Al afirmar que sólo yo puede saber lo que es bueno para mí, generalmente aceptamos también que la enseñanza práctica depende de la experiencia, siendo ésta fundamentalmente una acumulación de vivencias. Interpretamos la existencia de la prudencia en el alma adulta a partir del recorrido de la vida. No obstante, si bien es cierto que no hay buen juicio sin experiencia a guiar, también es cierto que incluso podemos ser experimentados en el vicio: hay quienes escogen mejores medios (en tanto que eficaces) para fines que no están dispuestos a discutir. ¿Qué hace más experimentado el juicio adulto, y más audaz o descuidado el de un joven? ¿Podría ser la madurez de la voluntad? ¿Qué pasa si pensamos que incluso el conocimiento de los medios proviene del que poseemos de los fines mismos? En otras palabras, si no sabemos de los fines, la posibilidad de hablar pertinentemente de acciones distinguibles no tiene caso, pues tendríamos que renunciar en última instancia a explicar la posibilidad de la elección, bajo la cual se abren las posibilidades. Cuando sentimos las posibilidades subordinadas a la capacidad de desear, perdemos de vista lo importante: las posibilidades se abren de acuerdo a la situación, no sólo por lo que deseo. El deseo puede malograr lo que se ofrecía como posible si desconoce lo que ha de desearse en cierto momento. Así, para unos el momento de ser justo se ofrece como la oportunidad de ser elogiado.
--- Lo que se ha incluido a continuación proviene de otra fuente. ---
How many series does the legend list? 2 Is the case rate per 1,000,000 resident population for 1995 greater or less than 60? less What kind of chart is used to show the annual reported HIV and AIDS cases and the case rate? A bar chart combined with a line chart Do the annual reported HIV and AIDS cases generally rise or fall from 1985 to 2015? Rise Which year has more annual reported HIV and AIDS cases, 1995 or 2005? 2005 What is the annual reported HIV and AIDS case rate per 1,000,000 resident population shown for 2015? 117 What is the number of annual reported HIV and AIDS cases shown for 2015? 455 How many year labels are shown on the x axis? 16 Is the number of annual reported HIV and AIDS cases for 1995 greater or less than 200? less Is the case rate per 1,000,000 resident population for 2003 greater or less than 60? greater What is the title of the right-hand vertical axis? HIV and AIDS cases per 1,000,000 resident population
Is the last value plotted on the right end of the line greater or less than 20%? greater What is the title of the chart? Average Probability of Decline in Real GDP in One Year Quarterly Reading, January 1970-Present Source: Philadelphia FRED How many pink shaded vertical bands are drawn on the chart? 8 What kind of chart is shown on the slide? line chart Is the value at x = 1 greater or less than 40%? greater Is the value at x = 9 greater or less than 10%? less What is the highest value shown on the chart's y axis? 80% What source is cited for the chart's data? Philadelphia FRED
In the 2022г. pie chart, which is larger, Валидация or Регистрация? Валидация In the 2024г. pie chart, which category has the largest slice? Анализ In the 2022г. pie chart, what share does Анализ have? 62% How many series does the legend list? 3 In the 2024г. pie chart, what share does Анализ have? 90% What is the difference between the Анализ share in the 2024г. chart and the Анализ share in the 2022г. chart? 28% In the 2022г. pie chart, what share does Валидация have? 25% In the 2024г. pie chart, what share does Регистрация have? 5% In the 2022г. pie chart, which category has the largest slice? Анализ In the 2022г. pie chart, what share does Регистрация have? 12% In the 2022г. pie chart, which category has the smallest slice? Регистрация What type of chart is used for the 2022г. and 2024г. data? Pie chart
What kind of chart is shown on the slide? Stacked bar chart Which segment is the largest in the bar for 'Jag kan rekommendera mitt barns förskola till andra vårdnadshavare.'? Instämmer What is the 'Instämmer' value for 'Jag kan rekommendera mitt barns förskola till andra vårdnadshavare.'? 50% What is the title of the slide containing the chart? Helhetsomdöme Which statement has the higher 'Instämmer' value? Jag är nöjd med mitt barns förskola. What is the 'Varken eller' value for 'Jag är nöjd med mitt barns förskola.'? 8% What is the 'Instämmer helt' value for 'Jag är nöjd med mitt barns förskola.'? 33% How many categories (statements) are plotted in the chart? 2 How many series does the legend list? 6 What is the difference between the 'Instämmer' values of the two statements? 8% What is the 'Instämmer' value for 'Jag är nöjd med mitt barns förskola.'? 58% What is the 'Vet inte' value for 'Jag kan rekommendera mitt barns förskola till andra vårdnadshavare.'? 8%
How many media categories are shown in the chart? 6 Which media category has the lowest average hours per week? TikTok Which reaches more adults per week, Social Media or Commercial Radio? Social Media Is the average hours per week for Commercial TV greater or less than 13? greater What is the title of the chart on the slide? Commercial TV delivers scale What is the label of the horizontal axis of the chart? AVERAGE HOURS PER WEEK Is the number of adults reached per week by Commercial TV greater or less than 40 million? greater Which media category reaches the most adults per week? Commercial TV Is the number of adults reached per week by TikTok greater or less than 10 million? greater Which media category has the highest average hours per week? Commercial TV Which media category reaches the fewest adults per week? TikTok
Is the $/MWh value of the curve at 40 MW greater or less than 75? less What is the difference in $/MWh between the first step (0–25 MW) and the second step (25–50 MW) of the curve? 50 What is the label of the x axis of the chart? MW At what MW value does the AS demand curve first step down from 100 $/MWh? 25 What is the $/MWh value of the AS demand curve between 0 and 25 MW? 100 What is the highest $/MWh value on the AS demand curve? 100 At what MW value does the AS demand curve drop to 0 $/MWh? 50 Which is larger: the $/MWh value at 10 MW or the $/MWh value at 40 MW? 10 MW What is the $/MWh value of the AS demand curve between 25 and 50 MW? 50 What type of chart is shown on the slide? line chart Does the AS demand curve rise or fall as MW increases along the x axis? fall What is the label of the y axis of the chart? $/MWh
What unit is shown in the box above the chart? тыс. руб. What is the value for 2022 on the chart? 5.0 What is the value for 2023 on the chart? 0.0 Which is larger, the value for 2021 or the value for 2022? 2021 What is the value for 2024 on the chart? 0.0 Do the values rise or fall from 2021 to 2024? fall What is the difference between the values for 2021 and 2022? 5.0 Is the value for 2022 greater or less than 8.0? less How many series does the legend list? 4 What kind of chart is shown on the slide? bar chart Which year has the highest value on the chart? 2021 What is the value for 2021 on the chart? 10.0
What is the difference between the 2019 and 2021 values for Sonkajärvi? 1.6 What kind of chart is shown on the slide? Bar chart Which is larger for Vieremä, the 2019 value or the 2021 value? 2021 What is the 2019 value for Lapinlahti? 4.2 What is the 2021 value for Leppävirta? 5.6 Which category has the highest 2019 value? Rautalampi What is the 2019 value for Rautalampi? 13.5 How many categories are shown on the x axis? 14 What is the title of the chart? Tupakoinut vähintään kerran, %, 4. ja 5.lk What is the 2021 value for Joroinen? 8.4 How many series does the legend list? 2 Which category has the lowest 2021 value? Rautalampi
¿Puede entonces reconocerse tal cosa a desear, con independencia de nuestro criterio? Puede serlo sólo si aceptamos que no poseemos con frecuencia, con regularidad, lo que es bueno para nosotros. Eso quiere decir que afrontamos la vida de la manera más impráctica, porque lo “práctico” nos es tremendamente desconocido a pesar de estar en constante ensayo de nuestras apetencias. No es que nos la pasemos pensando más que actuando, sino que ni siquiera sabemos ya el lugar que “pensar” tiene en nuestra orientación a lo práctico, pues, por ver esa orientación en todo hombre, argüimos que todos pueden realizar aquello a lo tienden de la manera en que les plazca, pues argumentar lo contrario nos convierte, decimos, en tiranos. Toda referencia a la manera en que hay que vivir proviene, para nosotros, de ese constructo llamado cultura, en la cual nos desarrollamos sin saber bien la razón de ello. Lo más que pide la conciencia moderna es el reconocimiento ilustrado de la diversidad.

Puede decirse que el ámbito científico es inmune a los argumentos en torno a lo práctico, pero eso no deja en claro el alcance que la relación entre teoría y práctica ha tenido para el hombre moderno. Es decir, no podemos huir de la pregunta por lo práctico arguyendo que el alcance científico habrá de allanar ese panorama para nosotros. Los hombres de ciencia están sujetos al ámbito de la práctica como el lego lo está. La respuesta a ¿qué deseo?, parece responderse aclarando el objeto que perseguimos, pero eso sería falsear nuestra experiencia de nuevo: lo que perseguimos no está en cada satisfacción, sino en lo que permite la satisfacción misma. El placer por saber no es necesariamente filantrópico, lo cual no quiere decir que se produzca por lo opuesto a la filantropía, pues lo deseado en este caso es el saber, no los seres semejantes a nosotros. ¿Hay deseos que orienten a una mayoría, o sólo existe un artefacto que posibilita que subsistan juntos los deseos de cada hombre? Más allá de si el egoísmo es o no natural, vale preguntarse si desear algo para mí implica sólo el reino personal, cuando sabemos que más de una vez somos triviales en lo común, en la invaluable rareza de nuestro ser que se orienta a algo visible en otros. No podríamos ser únicos si no hay género –en un individuo está el género-. Esto no quiere decir que seamos entes bondadosos por naturaleza, sino que, como lo muestra la envidia natural (en tanto que propia del hombre) miramos al otro a la luz de lo que deseamos de él. El reino de los deseos se esconde velado por nuestras interpretaciones de lo que somos y seremos. Pero eso es más un acicate hacia la verdad, que un pretexto para renunciar a ella.